The Cultural AI Lab's Repo for the Goethe Institute's Artificially Correct Hackathon.
https://www.cultural-ai.nlIn the Cultural AI lab and in collaboration with the National Museum of World Cultures (NMvW), we have been developing SABIO (the SociAl BIas Observatory): a tool and visual interface for exploratory analysis of bias and patterns of bias in museum collections and heritage archives. SABIO emphasises that researching bias is a social act and therefore, instead of automatically detecting [and judging] potential instances of bias, it is designed to provide access to paths through cultural datasets that lead users to discover bias in ways they might not [be able to] anticipate. To this end, SABIO consists of an extensible suite of parameterised algorithms that measure variables likely to correlate with bias and (re-)orginasises the given collection according to these measurements and provides details about the origin individual values.
So far, SABIO has been developed and tested exclusively on the NMvW's collection, a monolingual Dutch archive of around 800k objects with descriptions, titles and other meta-properties. At the same time, all of the design choices for SABIO have been made with the aim of maximal language independence and we would like to put this to the test. We therefore invite participants to experiment with and extend SABIO, or at least the algorithms it uses, in cross- and multilingual contexts. Potential tasks include but are by no means limited to:
- Findinging and analysing an originally multilingual collection in SABIO and identifying patterns of bias across the languages present and how they translate.

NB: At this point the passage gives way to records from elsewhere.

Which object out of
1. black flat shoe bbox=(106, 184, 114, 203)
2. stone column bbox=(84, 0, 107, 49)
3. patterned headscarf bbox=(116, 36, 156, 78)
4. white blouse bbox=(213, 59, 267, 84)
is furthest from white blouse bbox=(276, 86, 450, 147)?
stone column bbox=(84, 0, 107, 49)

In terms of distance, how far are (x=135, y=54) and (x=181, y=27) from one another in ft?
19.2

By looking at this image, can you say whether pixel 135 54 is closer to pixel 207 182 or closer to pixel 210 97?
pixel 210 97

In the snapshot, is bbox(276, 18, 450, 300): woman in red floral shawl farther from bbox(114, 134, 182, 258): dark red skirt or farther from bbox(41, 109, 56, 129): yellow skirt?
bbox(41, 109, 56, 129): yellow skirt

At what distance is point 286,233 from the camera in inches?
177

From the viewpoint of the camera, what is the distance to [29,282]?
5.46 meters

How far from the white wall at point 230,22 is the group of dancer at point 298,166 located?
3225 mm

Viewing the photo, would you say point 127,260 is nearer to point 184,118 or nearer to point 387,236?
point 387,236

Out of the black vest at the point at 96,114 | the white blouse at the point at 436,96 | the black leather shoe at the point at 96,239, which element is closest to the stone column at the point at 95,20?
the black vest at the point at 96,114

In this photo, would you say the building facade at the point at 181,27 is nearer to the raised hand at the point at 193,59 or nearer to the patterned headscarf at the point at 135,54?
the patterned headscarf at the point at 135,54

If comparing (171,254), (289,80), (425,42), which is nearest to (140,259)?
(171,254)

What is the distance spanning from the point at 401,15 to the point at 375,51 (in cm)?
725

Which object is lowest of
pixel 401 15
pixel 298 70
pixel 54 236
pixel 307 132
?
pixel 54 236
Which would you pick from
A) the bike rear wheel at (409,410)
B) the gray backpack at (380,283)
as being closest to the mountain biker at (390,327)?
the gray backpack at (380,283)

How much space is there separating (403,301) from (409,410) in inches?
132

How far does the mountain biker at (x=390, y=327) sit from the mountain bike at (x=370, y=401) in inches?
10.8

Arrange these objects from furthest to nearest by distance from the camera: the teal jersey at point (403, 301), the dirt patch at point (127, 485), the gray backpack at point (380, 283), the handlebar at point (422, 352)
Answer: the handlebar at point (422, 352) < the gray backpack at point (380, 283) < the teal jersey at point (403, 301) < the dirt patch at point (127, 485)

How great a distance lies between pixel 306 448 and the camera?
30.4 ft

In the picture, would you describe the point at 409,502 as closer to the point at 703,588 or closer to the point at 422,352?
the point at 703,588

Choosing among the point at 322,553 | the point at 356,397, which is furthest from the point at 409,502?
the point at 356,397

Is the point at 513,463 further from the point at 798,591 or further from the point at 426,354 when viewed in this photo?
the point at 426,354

- Similarly, machine translating a monolingual translation and analysing with the of SABIO how biases are transmitted and whether they survive automatic translation.
- Conceptual research on how paths in search of bias might be different across the languages present in a collection, and implementations based upon conclusions.

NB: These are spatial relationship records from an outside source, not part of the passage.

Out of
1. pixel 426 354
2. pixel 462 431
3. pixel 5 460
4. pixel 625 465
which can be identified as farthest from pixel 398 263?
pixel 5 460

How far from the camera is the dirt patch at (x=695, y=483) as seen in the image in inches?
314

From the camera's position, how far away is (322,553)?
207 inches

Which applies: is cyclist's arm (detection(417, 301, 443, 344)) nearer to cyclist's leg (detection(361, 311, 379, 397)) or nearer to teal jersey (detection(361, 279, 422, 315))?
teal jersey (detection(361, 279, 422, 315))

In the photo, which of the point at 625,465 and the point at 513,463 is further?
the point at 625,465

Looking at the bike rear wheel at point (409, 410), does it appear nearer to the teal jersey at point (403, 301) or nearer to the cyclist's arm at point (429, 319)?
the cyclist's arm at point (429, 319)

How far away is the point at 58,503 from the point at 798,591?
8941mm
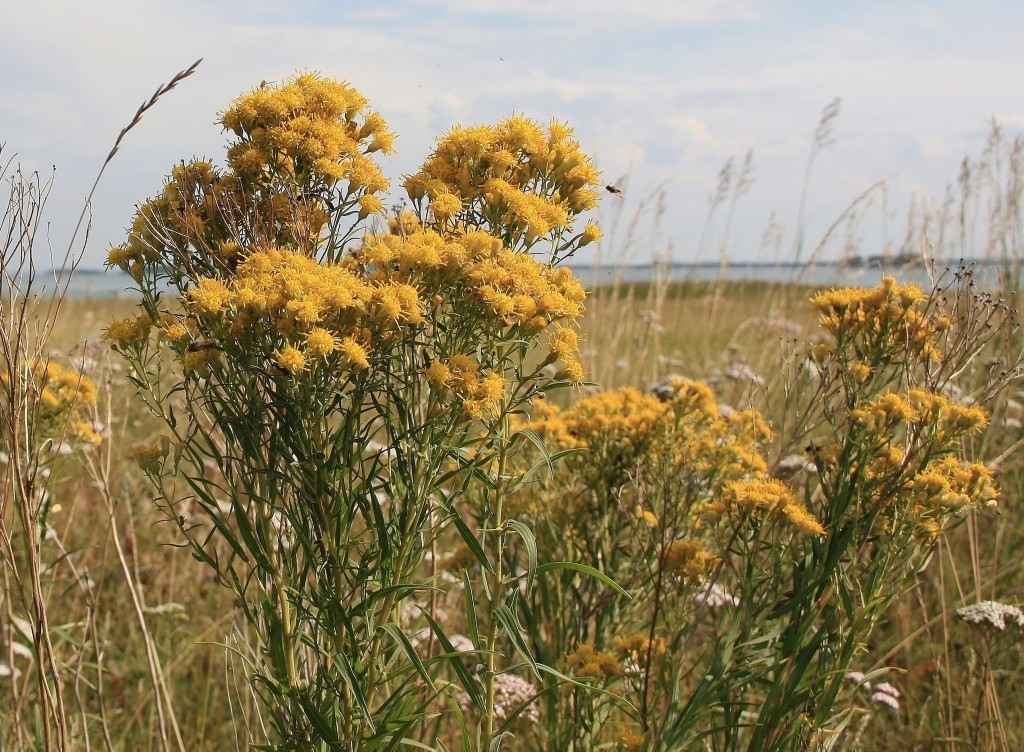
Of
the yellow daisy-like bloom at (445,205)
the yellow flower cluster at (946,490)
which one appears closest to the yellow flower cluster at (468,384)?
the yellow daisy-like bloom at (445,205)

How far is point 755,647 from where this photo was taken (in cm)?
202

- Designing extensions to SABIO itself or to its algorithms that are tailored to comparison and highlighting of bias across languages.

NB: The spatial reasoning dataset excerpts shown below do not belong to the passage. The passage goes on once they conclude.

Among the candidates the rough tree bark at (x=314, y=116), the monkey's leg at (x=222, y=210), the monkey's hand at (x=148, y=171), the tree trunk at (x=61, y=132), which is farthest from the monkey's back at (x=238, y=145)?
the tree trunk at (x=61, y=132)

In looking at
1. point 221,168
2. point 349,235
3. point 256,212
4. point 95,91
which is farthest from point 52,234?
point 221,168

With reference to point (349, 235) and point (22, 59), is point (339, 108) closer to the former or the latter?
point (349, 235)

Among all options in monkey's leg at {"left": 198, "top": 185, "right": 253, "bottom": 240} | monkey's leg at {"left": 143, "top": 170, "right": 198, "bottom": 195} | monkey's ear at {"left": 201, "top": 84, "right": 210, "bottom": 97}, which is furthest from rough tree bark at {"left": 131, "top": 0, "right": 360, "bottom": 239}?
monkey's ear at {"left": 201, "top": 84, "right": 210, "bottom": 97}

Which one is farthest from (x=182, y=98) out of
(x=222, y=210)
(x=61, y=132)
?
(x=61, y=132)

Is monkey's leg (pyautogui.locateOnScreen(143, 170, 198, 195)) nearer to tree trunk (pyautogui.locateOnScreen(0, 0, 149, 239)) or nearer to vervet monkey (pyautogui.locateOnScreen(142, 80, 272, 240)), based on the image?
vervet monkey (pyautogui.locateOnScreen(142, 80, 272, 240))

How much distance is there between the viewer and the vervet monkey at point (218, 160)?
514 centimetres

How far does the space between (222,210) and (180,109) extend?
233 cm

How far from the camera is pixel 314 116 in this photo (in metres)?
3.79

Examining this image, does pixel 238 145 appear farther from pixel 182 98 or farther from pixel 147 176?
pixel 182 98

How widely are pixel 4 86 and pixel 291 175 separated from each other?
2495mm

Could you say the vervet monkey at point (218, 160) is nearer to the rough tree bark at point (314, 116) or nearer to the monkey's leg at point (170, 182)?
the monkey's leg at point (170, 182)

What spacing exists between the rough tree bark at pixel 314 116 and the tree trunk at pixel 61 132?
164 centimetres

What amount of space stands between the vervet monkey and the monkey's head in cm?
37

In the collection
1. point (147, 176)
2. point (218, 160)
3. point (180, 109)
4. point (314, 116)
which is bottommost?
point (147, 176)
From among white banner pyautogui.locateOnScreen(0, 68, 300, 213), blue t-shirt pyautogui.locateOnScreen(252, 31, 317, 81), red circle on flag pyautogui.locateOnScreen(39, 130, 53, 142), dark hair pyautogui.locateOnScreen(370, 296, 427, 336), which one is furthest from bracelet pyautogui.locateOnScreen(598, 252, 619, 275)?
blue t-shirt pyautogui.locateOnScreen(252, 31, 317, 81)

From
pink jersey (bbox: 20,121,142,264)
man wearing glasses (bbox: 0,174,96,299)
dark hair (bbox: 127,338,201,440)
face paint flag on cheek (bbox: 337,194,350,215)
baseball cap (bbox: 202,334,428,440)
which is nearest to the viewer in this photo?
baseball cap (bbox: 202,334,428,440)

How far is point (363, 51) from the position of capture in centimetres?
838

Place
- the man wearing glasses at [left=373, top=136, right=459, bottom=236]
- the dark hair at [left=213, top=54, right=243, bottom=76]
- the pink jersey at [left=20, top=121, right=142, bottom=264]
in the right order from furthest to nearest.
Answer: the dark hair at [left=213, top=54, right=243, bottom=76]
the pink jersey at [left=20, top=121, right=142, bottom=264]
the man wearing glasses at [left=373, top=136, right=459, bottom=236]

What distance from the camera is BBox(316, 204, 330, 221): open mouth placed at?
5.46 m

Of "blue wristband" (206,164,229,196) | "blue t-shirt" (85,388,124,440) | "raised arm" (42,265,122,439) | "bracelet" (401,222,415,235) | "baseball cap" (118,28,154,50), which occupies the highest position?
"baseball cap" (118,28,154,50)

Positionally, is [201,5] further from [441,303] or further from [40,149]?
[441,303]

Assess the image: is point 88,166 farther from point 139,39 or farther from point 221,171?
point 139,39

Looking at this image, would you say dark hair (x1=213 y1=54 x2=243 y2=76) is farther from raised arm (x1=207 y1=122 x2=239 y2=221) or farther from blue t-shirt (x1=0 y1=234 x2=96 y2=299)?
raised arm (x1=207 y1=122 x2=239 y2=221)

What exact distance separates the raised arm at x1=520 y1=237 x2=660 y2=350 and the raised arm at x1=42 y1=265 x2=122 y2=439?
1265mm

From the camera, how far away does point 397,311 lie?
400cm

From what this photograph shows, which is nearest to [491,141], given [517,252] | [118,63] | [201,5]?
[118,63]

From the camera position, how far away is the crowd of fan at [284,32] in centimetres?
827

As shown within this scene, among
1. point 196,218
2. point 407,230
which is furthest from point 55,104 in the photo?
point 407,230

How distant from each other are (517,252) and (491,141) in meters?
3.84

- Machine learning algorithms and their underlying datasets, such as the ones used by SABIO, require considerable computational resources and time; especially experimentation with such algorithms on large collections can be hindered by lack of resources
- As of now, SABIO's data format is rather specific to the NMvW collection and thus requires specific properties to be present. We are working in the meantime on more general data specifications in order to fit other collections but this will likely restrict the choice of collection for the hackathon.
- Collections are often subject to copyright restrictions or not prepared for digital processing which might make it difficult and time-consuming to gain access.
- SABIO itself is a server-based application; even though it is entirely open-source, actually extending it or creating parallel versions requires server-side programming and resources for hosting.
We provide SABIO's search and visual interface to the NMvW collection (the collection is freely accessible via the NMvW's own interface, see the link above). We will also facilitate inputting collections selected by participants into SABIO for analysis, since SABIO resides is hosted from our own server. Additionally, we provide SABIO's backend, written in Python on our GitHub repository. This includes data preprocessing scripts for a collection (given in a specific format), a search interface and the scoring algorithms to reorganise a dataset in terms of bias.
Participants should have experience with either:
- Basic statistics and machine learning, specifically with natural language applications & (Python) programming; e.g. constructing word embeddings or defining and computing semantic association scores.
- Dealing with databases and digital archives, their intricacies and (pre-)processing them for machine learning; e.g. building a database cleaning pipeline and basic natural language preprocessing on large sets of text.
- Performing research (historical, sociological and similar) on heritage collections, archives and the like, in particular with the use of search interfaces and visualisation tools.
- Research into bias of diverse kinds, especially in contexts of cultural hertiage, and defining and analysing it in given aspects of society.
Optimally, the team would be made up of a mix of expertises in researching bias in cultural collections on the one hand and language processing on the other.